第2話 実験

 徳香は改めてステータスをいじった男性のカードを確認した。


 平沢護ひらさわまもる


 中途入社してきた中年の男性だ、愛嬌があり面白いのでなんとなくカードにコレクションしていた。


 資金力が200となっている他にはカードには変化はないようだ。


 どうせならと、さらに資金力を増やしてみようかと思って操作したがそれは受け付けられないということなのか、カードにロックがかかったようにもう編集ができなくなっている。

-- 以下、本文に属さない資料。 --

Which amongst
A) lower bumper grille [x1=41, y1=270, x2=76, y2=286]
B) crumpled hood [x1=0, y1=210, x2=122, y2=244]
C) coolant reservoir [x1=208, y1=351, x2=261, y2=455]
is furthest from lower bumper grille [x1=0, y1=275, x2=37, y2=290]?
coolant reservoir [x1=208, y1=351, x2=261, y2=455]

 編集する機会は1度きりということかと徳香は一人納得していた。


 平沢は徳香が幸運の女神だとは露ほども思っていないだろう、もしそれを知ったらどうするのか?連絡先交換などはしていなかったため退社した平沢とは事実上連絡を取る手段はない。


 ただ、徳香は平沢が手にした数億円に拘泥こうでいしなくても良かった、手元にある19枚のカードから同じように億万長者を作ればいいわけだ。


 徳香は自宅のアパートでスマホをいじりながら含み笑いが止まらなかった。


 理想の恋人、理想の結婚相手を自分でカスタマイズできるのだ。


 そこで、どのカードで実験するかスマホのメモ帳を見つめるとすぐに思いついた。


 下野敬しものたかし


 35歳の男性でくせが強い。


 人と接するのが苦手なのかと思えるが、話していると天然ボケもする面白いキャラクターだ。


 現在のステータスを見る。


 名前:下野敬


 資金力:35


 ルックス:31


 優しさ:55


 私に対する愛情:71


 私からの愛情:15


 相性:38


 このカードのどこをいじれば良いのか。


 そこで、徳香の手は止まった。


 平沢の時はカードのステータス変更が現実に反映されるなど考えていなかったからできた。


 今は違う、これをいじることによって現実世界に影響が出る。


 そんなことが許されるのだろうか。



 でも、どのステータスでも上方修正することなら、相手に不利益になることではないかなどと考えてカードのステータスをいじってみる。


 平沢の時と同じように資金力を200にできるか変更を加える。


 保存ができない。


 何回かメモ帳の保存ボタンを押す。


 それでも資金力を変更した下野のカードは更新されず一度変更を破棄する。



 そこでまた徳香は考える、人によって上限があってそれを超える変更はできないってこと?


 下野の資金力を50にする変更をしてみた。


 すると、それは受け入れられたようで上書き保存された。


 おお!と逢坂は一人で歓声を上げた。